The document also shines a spotlight on the political and financial challenges of managing heat. Governance gaps are acute, as responsibilities for health, environment, disaster response, and urban planning often fall into separate silos. Without coordination, responses remain fragmented and ineffective. The handbook points to successful cases where cities formed cross-sectoral task forces to align efforts and engage with local communities, ensuring interventions were both inclusive and practical. Financing heat management remains a hurdle, but the report highlights pathways: tapping into international climate funds, issuing municipal green bonds, and encouraging private-sector investment in cooling infrastructure. It stresses that heat management is not a sunk cost but a high-yield investment that saves lives, safeguards productivity, and enhances long-term economic stability.

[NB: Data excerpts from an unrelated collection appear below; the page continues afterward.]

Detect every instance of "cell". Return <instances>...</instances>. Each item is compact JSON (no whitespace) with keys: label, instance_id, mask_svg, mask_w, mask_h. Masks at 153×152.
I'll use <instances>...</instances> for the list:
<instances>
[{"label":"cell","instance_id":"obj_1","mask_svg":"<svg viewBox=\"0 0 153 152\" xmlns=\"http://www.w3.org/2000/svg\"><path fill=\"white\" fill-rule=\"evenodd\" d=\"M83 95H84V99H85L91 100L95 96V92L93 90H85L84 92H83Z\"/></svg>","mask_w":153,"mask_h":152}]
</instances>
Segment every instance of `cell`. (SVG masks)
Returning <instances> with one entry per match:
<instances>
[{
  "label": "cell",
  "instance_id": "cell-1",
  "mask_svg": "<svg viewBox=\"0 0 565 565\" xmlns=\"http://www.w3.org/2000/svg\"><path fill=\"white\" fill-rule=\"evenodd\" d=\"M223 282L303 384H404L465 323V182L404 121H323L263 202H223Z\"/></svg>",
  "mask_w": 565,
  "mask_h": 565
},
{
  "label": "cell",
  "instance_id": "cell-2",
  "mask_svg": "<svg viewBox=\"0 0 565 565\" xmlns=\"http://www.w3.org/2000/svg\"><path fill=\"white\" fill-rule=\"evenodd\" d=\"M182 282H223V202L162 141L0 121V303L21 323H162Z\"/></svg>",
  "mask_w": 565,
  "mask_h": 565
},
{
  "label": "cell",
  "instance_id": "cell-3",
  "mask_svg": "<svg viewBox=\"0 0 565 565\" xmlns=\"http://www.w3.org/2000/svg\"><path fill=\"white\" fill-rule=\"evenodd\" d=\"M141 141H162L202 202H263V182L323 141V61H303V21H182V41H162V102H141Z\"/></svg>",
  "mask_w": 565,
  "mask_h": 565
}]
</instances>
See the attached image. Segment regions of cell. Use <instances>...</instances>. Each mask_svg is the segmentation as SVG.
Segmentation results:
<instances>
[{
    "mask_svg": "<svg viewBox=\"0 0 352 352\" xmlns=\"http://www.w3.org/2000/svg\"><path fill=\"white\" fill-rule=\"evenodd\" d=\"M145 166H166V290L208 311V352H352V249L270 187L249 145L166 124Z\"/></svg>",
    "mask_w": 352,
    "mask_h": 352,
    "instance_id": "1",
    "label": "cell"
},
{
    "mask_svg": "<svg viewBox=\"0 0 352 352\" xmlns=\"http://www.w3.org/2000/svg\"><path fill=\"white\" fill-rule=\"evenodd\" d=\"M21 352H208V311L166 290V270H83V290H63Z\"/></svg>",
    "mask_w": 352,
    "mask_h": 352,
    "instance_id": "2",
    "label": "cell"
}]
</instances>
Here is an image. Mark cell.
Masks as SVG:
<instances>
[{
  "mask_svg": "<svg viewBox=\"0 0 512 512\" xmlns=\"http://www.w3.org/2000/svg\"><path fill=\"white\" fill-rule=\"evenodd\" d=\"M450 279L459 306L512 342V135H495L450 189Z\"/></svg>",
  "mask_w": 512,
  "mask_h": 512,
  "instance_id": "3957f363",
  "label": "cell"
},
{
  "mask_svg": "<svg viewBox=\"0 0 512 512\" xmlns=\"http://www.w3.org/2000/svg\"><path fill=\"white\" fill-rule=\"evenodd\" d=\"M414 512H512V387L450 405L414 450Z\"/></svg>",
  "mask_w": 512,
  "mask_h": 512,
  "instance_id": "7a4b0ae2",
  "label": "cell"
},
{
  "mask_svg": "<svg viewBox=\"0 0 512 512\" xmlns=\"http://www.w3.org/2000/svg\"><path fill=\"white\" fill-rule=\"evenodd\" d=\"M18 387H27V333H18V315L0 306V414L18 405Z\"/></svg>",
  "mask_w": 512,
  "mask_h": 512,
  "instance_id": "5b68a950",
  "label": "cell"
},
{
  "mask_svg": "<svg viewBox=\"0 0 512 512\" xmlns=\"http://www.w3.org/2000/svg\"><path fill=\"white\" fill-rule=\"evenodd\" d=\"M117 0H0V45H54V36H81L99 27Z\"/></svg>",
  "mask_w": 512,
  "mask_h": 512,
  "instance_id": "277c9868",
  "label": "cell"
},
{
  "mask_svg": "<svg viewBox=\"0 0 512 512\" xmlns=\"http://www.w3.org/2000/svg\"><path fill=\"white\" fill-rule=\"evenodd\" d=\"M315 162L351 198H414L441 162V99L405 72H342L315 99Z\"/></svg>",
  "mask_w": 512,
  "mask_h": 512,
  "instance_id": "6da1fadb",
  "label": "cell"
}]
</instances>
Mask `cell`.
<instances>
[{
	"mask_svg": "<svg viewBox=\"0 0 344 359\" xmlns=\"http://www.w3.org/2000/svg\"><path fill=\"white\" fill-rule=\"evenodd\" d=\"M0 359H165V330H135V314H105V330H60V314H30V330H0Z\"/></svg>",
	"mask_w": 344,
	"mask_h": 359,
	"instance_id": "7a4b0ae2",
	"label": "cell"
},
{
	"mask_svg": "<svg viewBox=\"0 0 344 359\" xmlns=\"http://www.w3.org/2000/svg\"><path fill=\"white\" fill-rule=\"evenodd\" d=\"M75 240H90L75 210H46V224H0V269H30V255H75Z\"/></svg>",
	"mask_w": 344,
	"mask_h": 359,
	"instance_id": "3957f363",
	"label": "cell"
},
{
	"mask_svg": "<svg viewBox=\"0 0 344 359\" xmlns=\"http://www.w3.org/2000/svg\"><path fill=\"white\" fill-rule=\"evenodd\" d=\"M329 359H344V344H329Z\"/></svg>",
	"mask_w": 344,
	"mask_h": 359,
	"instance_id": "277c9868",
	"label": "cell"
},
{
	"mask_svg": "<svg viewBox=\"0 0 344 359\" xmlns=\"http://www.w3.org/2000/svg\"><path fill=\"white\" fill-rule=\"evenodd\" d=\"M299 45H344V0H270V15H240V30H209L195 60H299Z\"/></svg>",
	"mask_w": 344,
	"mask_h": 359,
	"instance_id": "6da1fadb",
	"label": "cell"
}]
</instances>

Lessons From Cities on the Frontline

The most compelling sections are those that showcase how cities are already innovating under pressure. Ahmedabad, India, is profiled for its groundbreaking Heat Action Plan, which has combined early warning systems, public education campaigns, and hospital preparedness, resulting in significant reductions in heat-related deaths. Medellín, Colombia, demonstrates the transformative power of design with its “green corridors,” where tree-lined pathways cut through the city, cooling neighborhoods while boosting biodiversity and public well-being. In Africa, cities like Kampala and Dakar are experimenting with modest but effective interventions, such as community-driven tree planting and climate-sensitive housing built with local materials. These case studies reveal a critical truth: solutions do not always require vast sums of money, but they do demand political will, community participation, and long-term planning.

The handbook closes with a powerful call to action. It argues that failure to act will erode hard-won development gains, worsen inequalities, and push millions into deeper vulnerability. Yet the report also insists that the tools for change are already in hand. Managing urban heat can transform cities into greener, cooler, and more livable spaces if policymakers, planners, and communities work together. The authors frame this not only as a climate challenge but also as an opportunity to reimagine urban living in the Global South, one where health, dignity, and equity are safeguarded in the face of rising temperatures. The message is clear: the creeping crisis of heat must be tackled now, before it hardens into a catastrophe.